= Simone Kenyon =

Simone Kenyon is a performer, artist and producer born in Bradford, West Yorkshire, England. She works extensively with walking, and in collaboration with other artists and dancers. In 2006, with the dancer Tamara Ashley, she made 'The Pennine Way: The Legs that Make Us', a durational art project in the form of a walk, creating a performance lecture about the project for ROAM a weekend of walking at Loughborough University in 2008, and a book published by Brief Magnetics in 2007. With Andrew Brown and Katie Doubleday she instigated the 'Open City' project in 2006, exploring the organisation and control of behaviour in the public realm.

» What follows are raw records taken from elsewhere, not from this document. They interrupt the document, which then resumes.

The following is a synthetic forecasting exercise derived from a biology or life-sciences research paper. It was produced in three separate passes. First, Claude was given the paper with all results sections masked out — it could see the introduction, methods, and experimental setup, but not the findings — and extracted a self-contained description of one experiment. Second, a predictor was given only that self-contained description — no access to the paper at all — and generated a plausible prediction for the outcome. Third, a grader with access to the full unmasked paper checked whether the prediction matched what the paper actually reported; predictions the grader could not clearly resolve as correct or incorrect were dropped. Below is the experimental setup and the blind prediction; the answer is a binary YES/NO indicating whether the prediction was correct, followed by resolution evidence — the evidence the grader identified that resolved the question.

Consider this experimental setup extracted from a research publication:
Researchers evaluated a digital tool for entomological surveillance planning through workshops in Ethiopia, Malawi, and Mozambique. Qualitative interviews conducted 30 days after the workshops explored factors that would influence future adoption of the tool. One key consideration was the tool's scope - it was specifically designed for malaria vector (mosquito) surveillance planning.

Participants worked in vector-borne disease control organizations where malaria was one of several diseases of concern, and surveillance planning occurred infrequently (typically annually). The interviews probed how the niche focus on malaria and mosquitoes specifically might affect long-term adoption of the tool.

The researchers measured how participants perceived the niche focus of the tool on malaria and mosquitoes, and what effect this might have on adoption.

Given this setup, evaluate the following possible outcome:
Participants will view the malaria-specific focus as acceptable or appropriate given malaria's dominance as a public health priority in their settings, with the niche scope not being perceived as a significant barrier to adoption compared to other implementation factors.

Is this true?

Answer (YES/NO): NO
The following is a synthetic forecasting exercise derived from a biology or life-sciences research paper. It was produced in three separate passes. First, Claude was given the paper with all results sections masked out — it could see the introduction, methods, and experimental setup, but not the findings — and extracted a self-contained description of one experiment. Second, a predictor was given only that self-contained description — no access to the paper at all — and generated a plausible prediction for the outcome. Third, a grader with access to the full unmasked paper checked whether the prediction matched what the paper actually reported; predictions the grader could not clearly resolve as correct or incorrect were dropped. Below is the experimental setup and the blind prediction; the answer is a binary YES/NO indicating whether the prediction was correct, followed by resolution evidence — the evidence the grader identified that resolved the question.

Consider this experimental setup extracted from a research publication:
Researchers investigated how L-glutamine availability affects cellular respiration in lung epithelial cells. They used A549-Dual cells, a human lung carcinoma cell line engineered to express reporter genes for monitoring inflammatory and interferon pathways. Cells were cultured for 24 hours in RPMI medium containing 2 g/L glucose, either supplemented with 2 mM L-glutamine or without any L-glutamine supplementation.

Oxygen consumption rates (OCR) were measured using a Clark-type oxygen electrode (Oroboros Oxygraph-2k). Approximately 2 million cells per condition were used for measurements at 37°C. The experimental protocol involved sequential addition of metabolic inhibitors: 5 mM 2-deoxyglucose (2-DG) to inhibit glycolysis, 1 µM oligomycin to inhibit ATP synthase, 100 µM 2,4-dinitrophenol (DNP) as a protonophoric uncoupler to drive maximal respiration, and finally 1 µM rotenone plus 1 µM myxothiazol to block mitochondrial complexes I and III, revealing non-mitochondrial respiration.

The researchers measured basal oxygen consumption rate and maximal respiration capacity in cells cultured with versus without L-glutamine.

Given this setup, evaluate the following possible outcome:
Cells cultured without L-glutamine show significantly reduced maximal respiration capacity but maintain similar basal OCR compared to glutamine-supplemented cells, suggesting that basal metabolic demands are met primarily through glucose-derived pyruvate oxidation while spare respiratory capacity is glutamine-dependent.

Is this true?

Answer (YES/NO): NO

Kenyon worked with Deveron Arts in Huntly, Aberdeenshire on the founding of their "Walking Institute" and completed a commission 'Hielan' Ways' - a long distance walk in the Cairngorms in 2013-14. She has also completed walking-based work Step by Step, 2013 for Dance4 in collaboration with Neil Callaghan. Kenyon is connected with the Walking Artists Network.

== Works ==
Into the Mountain (2019) took place in the Cairgorm mountains in Scotland. Produced by the Scottish Sculpture Workshop, audiences undertook walks through the landscape encountering dancers on the route. The project was inspired by the writings of Nan Shepherd and celebrates women's relationships with high and wild places.